* **設問 1**: 女性シンガーソングライターとSSWおじさんについての記事では、SSWおじさんのファンが付くとどうなると述べているか。
* **設問 2**: 女性シンガーソングライターとSSWおじさんについての記事を、最後の文の後から書き継いでください。

* **文書抜粋**:
--------------------------------------------------
「私のファン、おじさんばっかり…」な女性シンガーソングライターが取るべき戦略
こんにちは。海保けんたろー(株式会社ワールドスケープ代表/ドラマー)です。
この記事は、いわゆる「SSWおじさん(シンガーソングライターおじさん)」に支えられて活動している、インディーズ規模の女性シンガーソングライターさんに向けて書きます。
そうです、あなたです。あなたに届け!
SSWおじさんは自然に集まる
まず前提として共有しておきたいのは、本人が望まなくとも女性シンガーソングライターとして定期的にライブハウスに出演していると言うだけで、自然とSSWおじさんは集まってくる、ということです。
これは別に顔がアイドル系だとか、キャラが思わせぶりだとか、曲がポップだとか、そういうことにはあまり関係がありません(増えるペースにある程度の差はありますが)。
では、そうやってSSWおじさんファンが付いてくるとどうなるのか。
簡単に言えば、おじさん以外のファンがつきにくくなります。
想像してみて欲しいのですが、もしあなたが10代の女性だったとして
「ちょっといいな」と思ったアーティストのライブに勇気を出して行ったら、客席の前方がたくさんのおじさんで埋まっていたらどう思うでしょうか?
--------------------------------------------------
* **データ内容**:
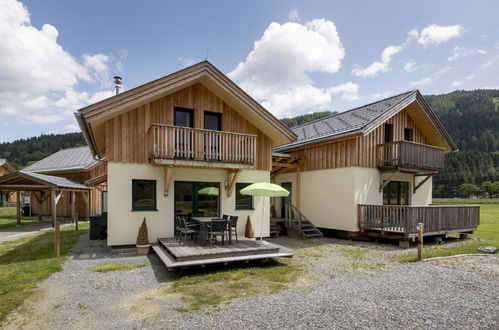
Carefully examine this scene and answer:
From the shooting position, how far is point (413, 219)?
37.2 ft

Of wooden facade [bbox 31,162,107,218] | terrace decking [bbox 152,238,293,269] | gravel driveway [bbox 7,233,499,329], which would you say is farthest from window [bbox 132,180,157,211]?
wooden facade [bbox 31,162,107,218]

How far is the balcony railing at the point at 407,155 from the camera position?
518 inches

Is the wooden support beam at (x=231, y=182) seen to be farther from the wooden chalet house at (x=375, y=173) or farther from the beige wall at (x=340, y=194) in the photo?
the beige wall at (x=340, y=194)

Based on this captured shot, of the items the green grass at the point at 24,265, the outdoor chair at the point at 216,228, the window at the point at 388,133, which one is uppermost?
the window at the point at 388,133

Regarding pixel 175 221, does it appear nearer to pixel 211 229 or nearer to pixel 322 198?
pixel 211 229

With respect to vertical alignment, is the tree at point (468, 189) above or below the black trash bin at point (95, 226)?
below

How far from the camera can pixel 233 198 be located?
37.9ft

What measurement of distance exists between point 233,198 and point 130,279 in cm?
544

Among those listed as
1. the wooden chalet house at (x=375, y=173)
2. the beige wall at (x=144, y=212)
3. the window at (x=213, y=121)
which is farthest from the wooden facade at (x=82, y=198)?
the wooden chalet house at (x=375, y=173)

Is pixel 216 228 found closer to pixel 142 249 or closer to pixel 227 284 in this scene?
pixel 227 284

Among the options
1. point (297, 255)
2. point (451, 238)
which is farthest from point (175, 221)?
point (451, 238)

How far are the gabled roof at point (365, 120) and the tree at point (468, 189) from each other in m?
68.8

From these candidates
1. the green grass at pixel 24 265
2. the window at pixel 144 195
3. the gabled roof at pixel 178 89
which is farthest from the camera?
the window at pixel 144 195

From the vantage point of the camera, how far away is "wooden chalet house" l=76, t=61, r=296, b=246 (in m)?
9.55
--------------------------------------------------
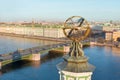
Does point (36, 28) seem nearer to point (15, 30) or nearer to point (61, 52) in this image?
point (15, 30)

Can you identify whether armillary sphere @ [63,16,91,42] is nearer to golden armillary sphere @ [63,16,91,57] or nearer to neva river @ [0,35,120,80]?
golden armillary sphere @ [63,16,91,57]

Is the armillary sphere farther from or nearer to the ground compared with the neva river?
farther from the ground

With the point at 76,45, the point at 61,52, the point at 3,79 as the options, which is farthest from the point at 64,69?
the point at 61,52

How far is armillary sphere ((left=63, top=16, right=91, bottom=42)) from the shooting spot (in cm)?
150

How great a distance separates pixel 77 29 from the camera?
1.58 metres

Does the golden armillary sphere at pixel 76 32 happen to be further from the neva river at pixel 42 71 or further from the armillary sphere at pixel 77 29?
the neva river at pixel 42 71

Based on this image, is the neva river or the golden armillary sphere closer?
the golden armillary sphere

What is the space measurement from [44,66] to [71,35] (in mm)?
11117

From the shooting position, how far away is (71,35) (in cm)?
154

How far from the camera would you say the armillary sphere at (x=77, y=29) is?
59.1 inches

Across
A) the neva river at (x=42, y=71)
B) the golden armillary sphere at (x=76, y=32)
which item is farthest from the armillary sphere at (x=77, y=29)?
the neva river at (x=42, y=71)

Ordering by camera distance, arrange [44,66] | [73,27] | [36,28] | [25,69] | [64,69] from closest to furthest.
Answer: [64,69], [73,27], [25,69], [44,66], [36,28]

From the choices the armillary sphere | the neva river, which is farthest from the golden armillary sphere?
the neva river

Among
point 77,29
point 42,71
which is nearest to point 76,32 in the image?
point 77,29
--------------------------------------------------
* **解答 1**: おじさん以外のファンがつきにくくなる。

* **解答 2**:
少なくともこのコミュニティに混ざりたいとは思わないのではないでしょうか。
おじさんたちに罪は無いのですが、現実的にそういう効果をもたらしてしまいます。
アーティスト本人が「私はおじさんファンを増やしていきたい」と考えているなら問題はないのですが、
不幸にも多くの女性シンガーソングライターは同性にも受け入れられたいと考えているため(海保調べ)悩みのタネになってしまうのです。
脱却の是非
すると当然、おじさんばかりに支えられている状況をなんとかしなくては、と考えるようになります。
SSWおじさんに支えられている状況から脱却するのは、決して簡単な道ではありません。
それに取り組む前にぜひ「そもそも本当に脱却するべきなのか」という部分から考えて欲しいとぼくは思います。
SSWおじさんの支援から脱却するという事は「音楽のみを商品として戦うことを受け入れる」という選択に近いのですが、
そもそもあなたが作っている音楽は、あなたが歌っている歌は、本当に音楽だけで勝負できるクオリティーなのでしょうか。
aikoやあいみょんよりもいい歌を本当に歌っているのでしょうか。
もしそうでないなら、脱・おじさんを実現した結果、本当に誰もファンがいなくなってしまう可能性だってあるわけです。
それは本当にあなたにとって幸せなことなのでしょうか。
まずはそれを、改めて自問自答しましょう。
脱却の方法
その上で「やっぱり脱却したい」ということであれば、まずは今応援してくれているおじさんたちを手放す覚悟決めてください。
具体的には
・物販に出ないようにする
・写真撮影不可にする
・写真を売らない
・路上ライブをやめる
・ネット上での顔出しをやめる
などのように、コミュニケーションが取れる口と、顔を売りにするシーンを減らしていくのです。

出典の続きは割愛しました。